I am a physician and I am not satisfied with my electronic medical record system. This is unfortunately not a unique or interesting statement: the majority of physicians agree that EHRs (1) take time away from clinical care, (2) contribute to burnout, and (3) increase total hours worked. But as with any complicated relationship, there is some love behind that hate.
As conceived by the drafters of the 2009 HITECH act, EHRs are actually doing reasonably well. They provide a digital repository for health information, and connect (mostly) to other EHR systems, sometimes with some nudging. EHRs provide online portals for patients to access their information – a level of access impossible a decade ago.
With that in mind, I would suggest to my fellow physicians: let’s stop putting our hopes of offering satisfying, high quality medicine in the hands of our EHR vendors. They are not evil, they are just there to solve a different set of problems. The things we care about are different: (1) spending more time delivering clinical care, (2) coordinating a plan for our most complex patients, and (3) having insightful interactions with our colleagues. These are not the goals of the HITECH act or the Office of the National Coordinator (ONC) — and we were also never the customer.
If we want software to help us with these goals. We need to ask for it, demand it, and specify how we want it to work. So, how would we design a piece of software that gives us time with patients, coordinates care, and allows us to have insightful interactions? Here are some possibilities:
A tool that isn’t scared to show clinicians information: Clinicians learn to scan reams of information the day they start their clinical training on the hospital wards:
“What is the story behind this new patient?”
“I don’t know. Why don’t you read their 100 page discharge summary. I’ll check with you in five minutes.”
Clinicians are skilled at scanning information-dense displays, pages, notes, etc… and rapidly pattern matching against the thousands of patients they’ve seen before. Our modern design heuristics for consumer products attempt to simplify for the sake of elegance, thereby obfuscating crucial details behind drop downs or expanders. Clinicians do not need an elegant tool, they need a functional one that serves them information in well designed ways, at the speed their minds can process it.
A tool that realizes no information is better than mis-timed information: If we want physicians to stop being cowboys and instead be part of a pit crew, they need the right information at the right moment in time. Receiving a notification our patient was in the ER three days ago doesn’t help. It needs to be in real time. Will the real-time notification help? I think so, but people should study it to confirm. What we do know is getting the notification late only contributes to burnout from ‘click fatigue’.
A tool that invests in making a clinical recommendation only when it is certain it’s the right one: It’s possible that someday AI algorithms will obviate physicians from having to make complex decisions or exercise judgement. Until that day comes, physicians and algorithms will need to learn to work together. Systems that offer clinical insights to physicians currently strive to be mostly correct but when trust is fragile and the relationship between clinician and algorithm is tenuous, we need to aim higher. A single incorrect recommendation or inherent bias in the algorithm sets the relationship between man and machine back.

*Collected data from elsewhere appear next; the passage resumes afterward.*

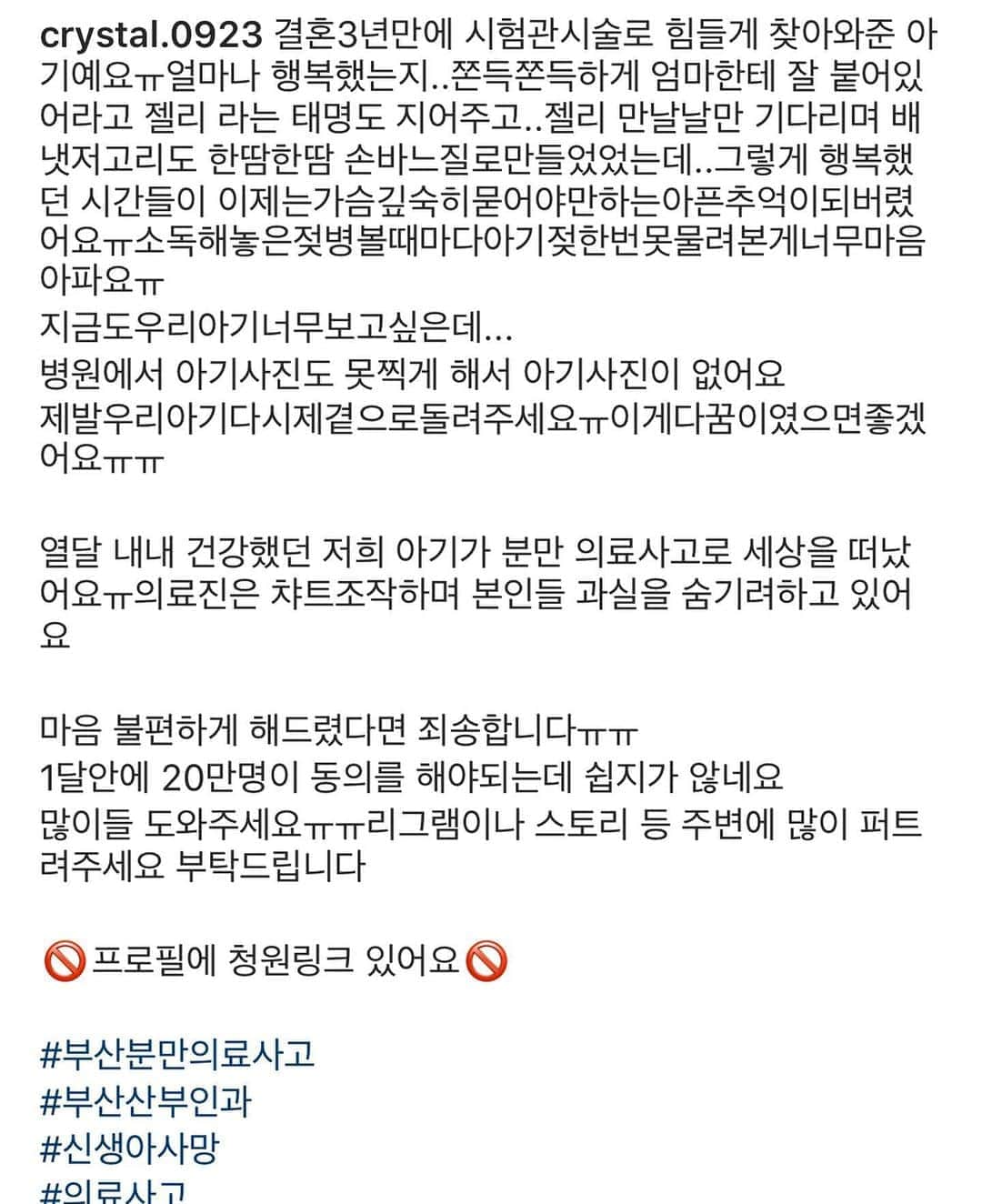 crystal.0923 결혼3년만에 시험관시술로 힘들게 찾아와준 아기예요ㅠ얼마나 행복했는지..쫀득쫀득하게 엄마한테 잘 붙어있어라고 젤리 라는 태명도 지어주고..젤리 만날날만 기다리며 배냇저고리도 한땀한땀 손바느질로만들었었는데..그렇게 행복했던 시간들이 이제는가슴깊숙히묻어야만하는아픈추억이되버렸어요ㅠ소독해놓은젖병볼때마다아기젖한번못물려본게너무마음아파요ㅠ
지금도우리아기너무보고싶은데...
병원에서 아기사진도 못찍게 해서 아기사진이 없어요
제발우리아기다시제곁으로돌려주세요ㅠ이게다꿈이였으면좋겠어요ㅠㅠ

열달 내내 건강했던 저희 아기가 분만 의료사고로 세상을 떠났어요ㅠ의료진은 챠트조작하며 본인들 과실을 숨기려하고 있어요

마음 불편하게 해드렸다면 죄송합니다ㅠㅠ
1달안에 20만명이 동의를 해야되는데 쉽지가 않네요
많이들 도와주세요ㅠㅠ리그램이나 스토리 등 주변에 많이 퍼트려주세요 부탁드립니다

🚫프로필에 청원링크 있어요🚫

#부산분만의료사고
#부산산부인과
#신생아사망
#의료사고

Patients continue to trust doctors more than hospitals, insurance companies, or pharma companies. This feat remains durable through a pandemic, the creation of a vaccine in record time, and the fact that hospitals became a central focus of the Covid-19 pandemic. No other actor in the healthcare system is better positioned to ask for what they need and demand the market to serve it. As physicians, let’s move the discussion beyond complaining about the EHRs we hate, and instead beginning to ask for the things we want to deliver great patient care.